DAFTAR TUGAS -
1) Tolong terjemahkan ke dalam bahasa Inggris kalimat berikut dari artikel tentang surat panggilan polisi yang salah ketik nama di bawah: "Tidak ada kewajiban bagi terlapor untuk memenuhi panggilan kepolisian yang salah dalam mencantumkan nama atau identitas terlapor."
2) Lanjutkan artikel di bawah tentang surat panggilan polisi yang salah ketik nama, mulai setelah kalimat terakhir yang tertera.

TEKS BACAAN -
##############################

Surat Panggilan Polisi Salah Ketik Nama, Terlapor/Saksi Bisa Tolak Penuhi Panggilan?
Utama

Surat Panggilan Polisi Salah Ketik Nama, Terlapor/Saksi Bisa Tolak Penuhi Panggilan?

Tidak ada kewajiban bagi terlapor untuk memenuhi panggilan kepolisian yang salah dalam mencantumkan nama atau identitas terlapor.

Hamalatul Qur'ani
Bacaan 2 Menit
Ilustrasi: BAS
Ilustrasi: BAS

Pernahkah anda berhadapan dengan pihak Kepolisian berupa pemanggilan atas suatu peristiwa pidana, baik sebagai saksi atau terlapor namun identitas anda sebagaimana tercantum dalam Surat Pemanggilan tak sesuai dengan identitas asli anda? Dalam konteks ini haruskah anda memenuhi panggilan kepolisian tersebut atau dapatkah anda menolak untuk menghadiri pemeriksaan?

Peneliti Institute for Criminal Justice Reform (ICJR), Anggara Suwahju, menyebut tidak ada kewajiban bagi terlapor untuk memenuhi panggilan kepolisian yang salah dalam mencantumkan nama atau identitas terlapor. Sehingga jika berhadapan pada kondisi demikian, Anggara menyarankan untuk meminta pihak Kepolisian memperbaiki Surat Pemanggilan itu terlebih dahulu.

“Karena kan namanya salah, iya kalau memang betul terjadi kesalahan dalam penulisan nama, tapi kalau ternyata beda orang bagaimana?” katanya ketika dihubungi hukumonline, Senin (15/10).

##############################

DAFTAR CATATAN -
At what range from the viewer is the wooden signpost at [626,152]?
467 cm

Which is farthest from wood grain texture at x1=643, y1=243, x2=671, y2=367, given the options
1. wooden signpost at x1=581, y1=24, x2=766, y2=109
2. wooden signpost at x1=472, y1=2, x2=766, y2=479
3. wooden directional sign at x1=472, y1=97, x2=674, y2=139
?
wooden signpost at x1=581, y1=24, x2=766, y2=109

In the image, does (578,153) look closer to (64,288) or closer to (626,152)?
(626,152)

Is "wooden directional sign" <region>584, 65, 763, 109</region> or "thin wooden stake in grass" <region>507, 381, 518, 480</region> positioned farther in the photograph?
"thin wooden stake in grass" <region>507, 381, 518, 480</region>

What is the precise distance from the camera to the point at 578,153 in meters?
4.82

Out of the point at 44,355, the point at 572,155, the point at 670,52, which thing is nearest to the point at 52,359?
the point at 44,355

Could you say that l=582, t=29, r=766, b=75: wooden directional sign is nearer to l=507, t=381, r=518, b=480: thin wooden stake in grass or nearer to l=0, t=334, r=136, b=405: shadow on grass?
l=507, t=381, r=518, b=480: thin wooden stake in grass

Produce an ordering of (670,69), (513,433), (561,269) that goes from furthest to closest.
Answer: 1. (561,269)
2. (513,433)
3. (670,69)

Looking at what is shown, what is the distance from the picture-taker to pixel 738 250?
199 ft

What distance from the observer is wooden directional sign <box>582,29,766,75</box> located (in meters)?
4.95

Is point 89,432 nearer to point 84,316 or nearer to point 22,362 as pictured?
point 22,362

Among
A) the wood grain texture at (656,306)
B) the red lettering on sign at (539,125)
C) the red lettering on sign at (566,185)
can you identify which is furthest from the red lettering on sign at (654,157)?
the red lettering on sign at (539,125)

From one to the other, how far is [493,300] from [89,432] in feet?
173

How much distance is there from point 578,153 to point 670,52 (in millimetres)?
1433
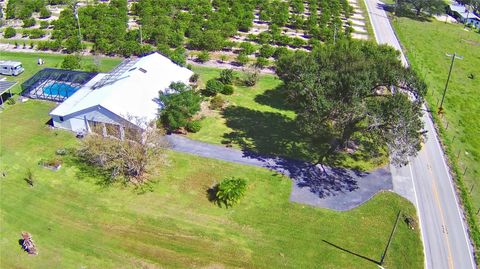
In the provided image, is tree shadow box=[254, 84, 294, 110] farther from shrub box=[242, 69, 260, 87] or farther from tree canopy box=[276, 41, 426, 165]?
tree canopy box=[276, 41, 426, 165]

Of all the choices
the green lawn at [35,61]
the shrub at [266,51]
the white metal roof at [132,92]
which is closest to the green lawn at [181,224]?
the white metal roof at [132,92]

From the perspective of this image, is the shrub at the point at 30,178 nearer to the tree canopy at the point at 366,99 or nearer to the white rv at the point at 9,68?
the white rv at the point at 9,68

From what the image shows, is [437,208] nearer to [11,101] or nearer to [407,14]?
[11,101]

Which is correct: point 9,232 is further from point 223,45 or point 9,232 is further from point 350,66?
point 223,45

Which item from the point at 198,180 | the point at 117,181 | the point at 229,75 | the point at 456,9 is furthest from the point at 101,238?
the point at 456,9

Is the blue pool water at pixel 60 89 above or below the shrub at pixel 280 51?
below

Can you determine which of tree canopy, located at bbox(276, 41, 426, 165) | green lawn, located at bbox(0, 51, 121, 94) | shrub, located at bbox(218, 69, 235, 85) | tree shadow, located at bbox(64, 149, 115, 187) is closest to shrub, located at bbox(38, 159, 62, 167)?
tree shadow, located at bbox(64, 149, 115, 187)
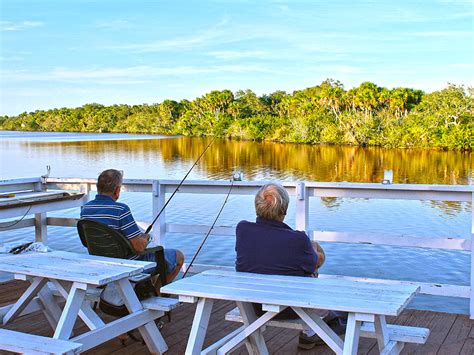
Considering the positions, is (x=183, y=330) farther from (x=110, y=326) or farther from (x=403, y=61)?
(x=403, y=61)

##############################

JAWABAN TUGAS -
1) There is no obligation for a reported person to comply with a police summons that incorrectly states the reported person's name or identity.

2)
Anggara menjelaskan bahwa kegunaan dari surat panggilan kepolisian itu sebetulnya adalah untuk mencari alat bukti melalui keterangan saksi. Padahal, kata Anggara, tanpa perlu mengeluarkan surat panggilan maka pihak kepolisian bisa langsung mendatangi saksi dan memintai keterangan sebagai alat bukti yang akan berguna untuk menentukan ada atau tidaknya peristiwa pidana.

 

Hal tersebut disebut Anggara penting diperhatikan, mengingat setiap pemanggilan saksi oleh kepolisian selalu akan ada konsekuensi biaya pemanggilan yang selama ini harus dan mau tidak mau ditanggung oleh saksi, seperti biaya transportasi dan sebagainya. Sementara, kata Anggara, saksi tak bisa menolak untuk memenuhi panggilan kepolisian.

 

“Artinya dia wajib memenuhi panggilan itu berdasarkan KUHAP, kecuali ada alasan-alasan yang sah seperti misalnya sakit atau sedang ada tugas Negara,” katanya.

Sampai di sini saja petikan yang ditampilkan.